Export compliance under FEMA is separate from tax compliance.
1. Introduction
When goods are exported from India:
Foreign exchange must be realised
Within prescribed time limit
Through authorised banking channel
This obligation arises under FEMA export regulations.
Export is complete under FEMA only when money is realised in India.
2. Mandatory Realisation Requirement
Exporter must:
Realise full value of export
Bring foreign exchange into India
Within prescribed period from date of export
Date of export is generally:
Date of shipment / bill of export filing.

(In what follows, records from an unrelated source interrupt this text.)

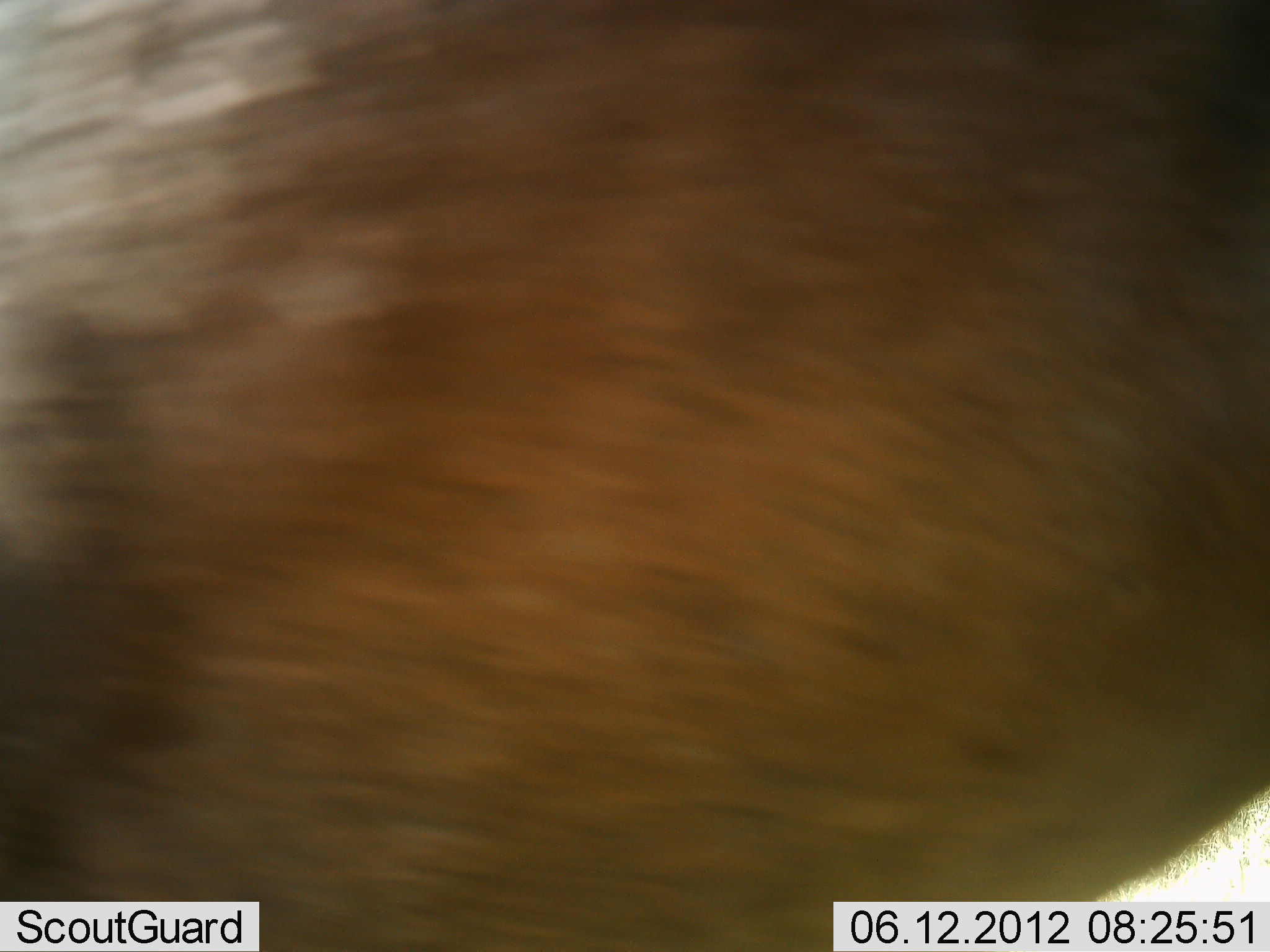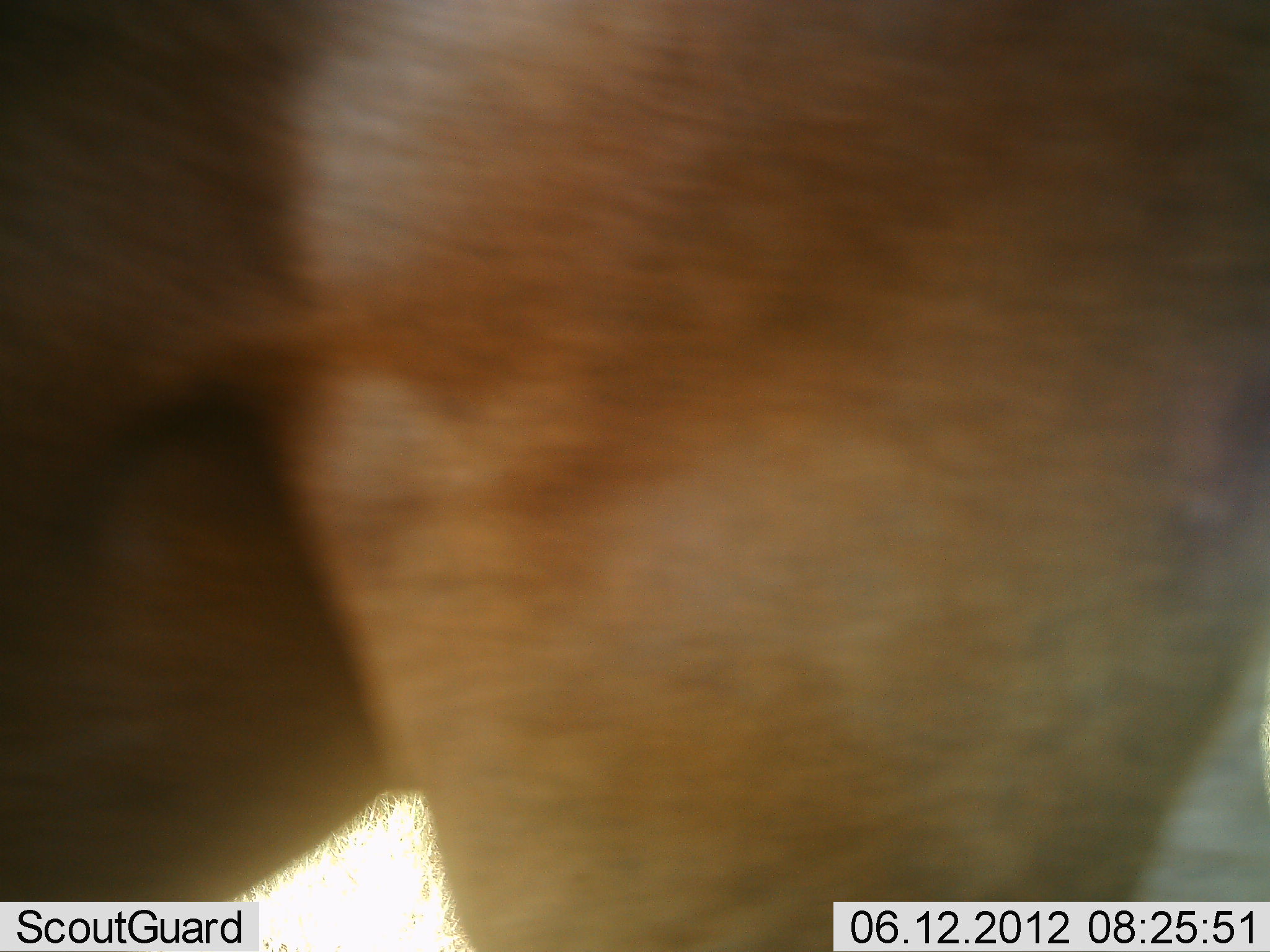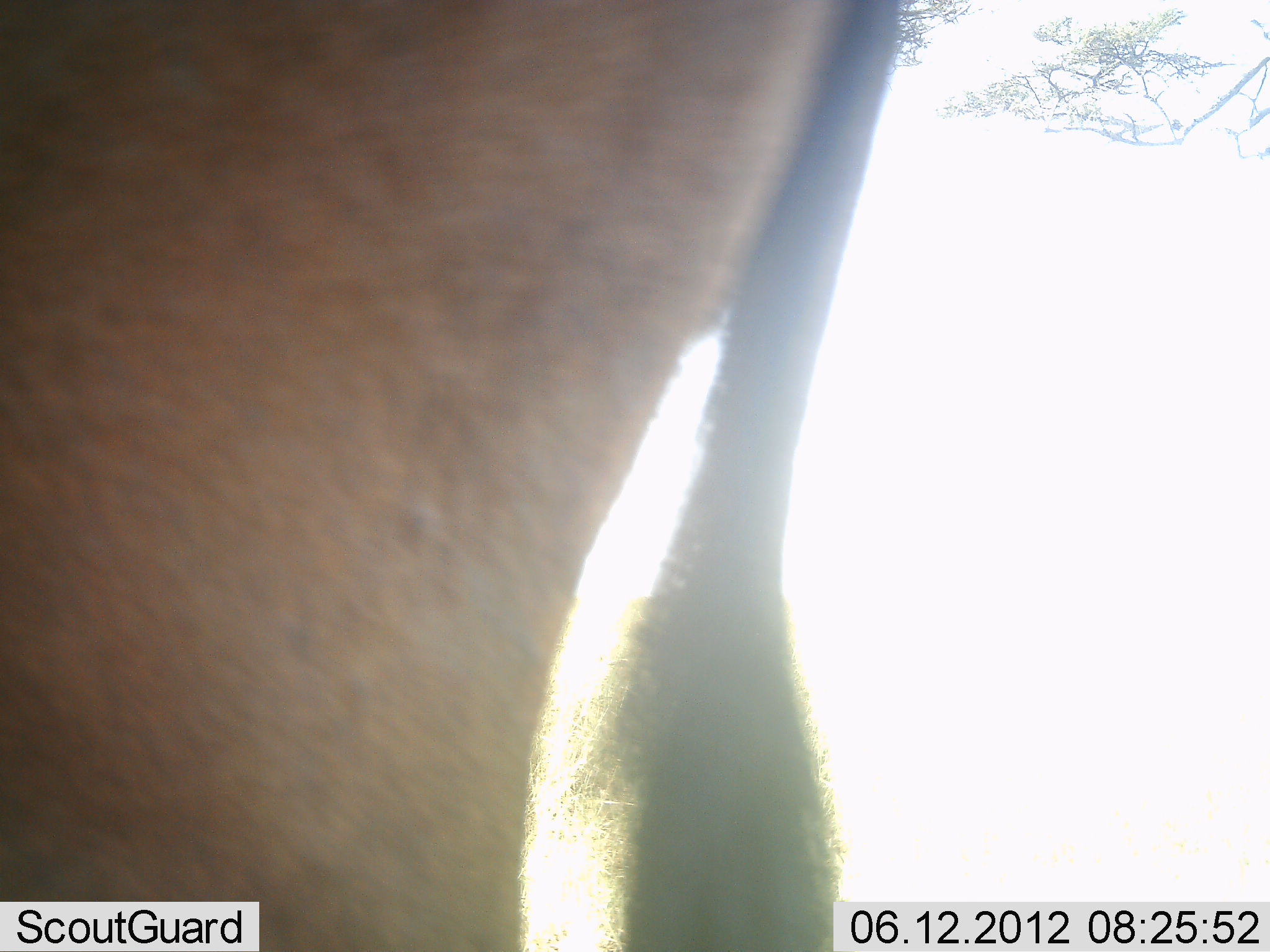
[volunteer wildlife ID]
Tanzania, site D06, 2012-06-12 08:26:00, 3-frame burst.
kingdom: Animalia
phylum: Chordata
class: Mammalia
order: Artiodactyla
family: Bovidae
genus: Alcelaphus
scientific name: Alcelaphus buselaphus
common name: hartebeest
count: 1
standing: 44%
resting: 0%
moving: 56%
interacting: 0%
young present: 0%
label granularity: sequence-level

Failure to realise proceeds within timeline is a contravention.
3. Realisation Timeline
Export proceeds must typically be realised within:
Prescribed period (as per prevailing RBI regulations)
Extension may be permitted in genuine cases.
Exporters must track shipment-wise due dates.
4. Mode of Realisation
Export proceeds must be received:
Through normal banking channels
In permitted foreign currency
Credited to exporter’s bank account in India
Settlement through informal means is prohibited.
5. Declaration Forms (Shipping & Banking Linkage)
Export documentation typically involves:
Shipping bill
Export declaration
GR/SDF reporting (system-based in current mechanism)
AD Bank tracks realisation against export documentation.
Mismatch leads to compliance alert.
6. Write-Off of Unrealised Export Proceeds
If export proceeds cannot be realised due to:
Buyer insolvency
Dispute
Commercial failure
Exporter may apply for:
Write-off approval (subject to conditions and limits).
Write-off without proper approval is violation.
7. Advance Against Export
If exporter receives:
Advance remittance before shipment
Exporter must:
Complete export within prescribed time
Or refund advance
Unadjusted advance creates compliance exposure.
8. Caution Listing & Exporter Monitoring
If exporter repeatedly:
Fails to realise proceeds
Delays reporting
RBI / banks may:
Place exporter under caution list
Restrict future export documentation
This directly impacts business operations.
Non-realisation affects future export capability.
9. Overdue Export Proceeds
If realisation exceeds prescribed timeline:
Export becomes overdue
Exporter must regularise delay
May require approval or reporting
Chronic delay leads to enforcement action.
10. Interaction with GST Refund
Under GST:
Export refund may be claimed on zero-rated supply
However:
FEMA realisation obligation is independent
Refund under GST does not waive realisation requirement.